São Paulo - O projeto de lei que estabelece a exclusão imediata de fotos e vídeos íntimos armazenados em celulares de autores de violência contra a mulher foi aprovado pela Comissão de Defesa dos Direitos da Mulher da Câmara dos Deputados. Para virar lei, ainda precisa ser aprovado por deputados e senadores.

A regra se aplica a conteúdos que revelem nudez, atos sexuais, partes íntimas e outros de caráter privado sempre que isso possa representar ameaça ou risco à privacidade ou à intimidade da vítima. Caso o agressor não queira apagar as imagens, seus aparelhos eletrônicos podem ser apreendidos para perícia.

Segundo o projeto, a própria vítima poderá indicar quais conteúdos devem ser excluídos, e a polícia deverá verificar e efetivar a exclusão. Como medida de proteção, o texto ainda prevê a proibição de postagens ofensivas e difamatórias ou a exposição da intimidade da vítima em redes sociais. 

A proposta altera a Lei Maria da Penha para inserir a exclusão no rol de medidas protetivas de urgência, aplicadas de imediato pelo juiz contra o agressor. O projeto também prevê campanhas permanentes de prevenção à violência online contra mulheres na União, nos Estados e nos municípios.

Segundo o projeto, o autor de violência doméstica deve apagar fotos e vídeos íntimos indicados pela vítima; fica proibido de fazer postagens ofensivas e difamatórias e de expor a intimidade da vítimas nas redes sociais.

Novo texto

A relatora do projeto, deputada Célia Xakriabá (Psol-MG) pontuou que a violência contra a mulher mediada por tecnologia causa impactos psicológicos e sociais severos. Por isso, exige mecanismos legais para remover conteúdo e apoiar as vítimas.

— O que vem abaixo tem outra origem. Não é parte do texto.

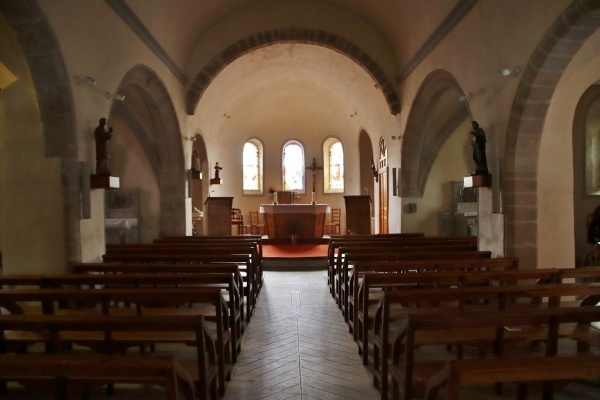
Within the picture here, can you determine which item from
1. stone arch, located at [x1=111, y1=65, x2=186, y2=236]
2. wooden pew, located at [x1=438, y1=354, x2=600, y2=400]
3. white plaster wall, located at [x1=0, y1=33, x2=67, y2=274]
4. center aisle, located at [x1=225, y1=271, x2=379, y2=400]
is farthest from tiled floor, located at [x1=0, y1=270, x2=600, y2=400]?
stone arch, located at [x1=111, y1=65, x2=186, y2=236]

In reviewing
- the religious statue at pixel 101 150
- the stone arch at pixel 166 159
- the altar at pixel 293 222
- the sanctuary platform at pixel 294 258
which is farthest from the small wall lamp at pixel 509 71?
the altar at pixel 293 222

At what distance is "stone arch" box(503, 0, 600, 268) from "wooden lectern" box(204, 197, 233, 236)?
320 inches

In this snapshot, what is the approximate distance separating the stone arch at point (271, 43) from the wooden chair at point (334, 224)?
7035 millimetres

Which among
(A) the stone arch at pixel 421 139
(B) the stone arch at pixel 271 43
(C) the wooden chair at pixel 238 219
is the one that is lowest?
(C) the wooden chair at pixel 238 219

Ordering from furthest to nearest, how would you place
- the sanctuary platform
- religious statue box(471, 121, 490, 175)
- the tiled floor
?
1. the sanctuary platform
2. religious statue box(471, 121, 490, 175)
3. the tiled floor

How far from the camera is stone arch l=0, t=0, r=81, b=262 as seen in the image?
15.8 feet

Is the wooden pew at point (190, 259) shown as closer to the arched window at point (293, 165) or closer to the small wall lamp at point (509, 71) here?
the small wall lamp at point (509, 71)

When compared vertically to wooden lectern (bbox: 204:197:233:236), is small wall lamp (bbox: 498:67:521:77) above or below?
above

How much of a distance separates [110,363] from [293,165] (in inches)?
627

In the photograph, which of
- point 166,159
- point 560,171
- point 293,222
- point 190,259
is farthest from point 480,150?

Embora a tecnologia também empodere (acesso à educação, ao trabalho e à mobilização), ela é usada para agredir", afirmou Xakriabá. 

Ela recomendou que fosse aprovado um texto substitutivo contemplando o conteúdo de duas propostas feitas por Erika Kokay (PT-DF) e Fábio Teruel (MDB-SP), os Projeto de Lei 4306/24 e 1295/25.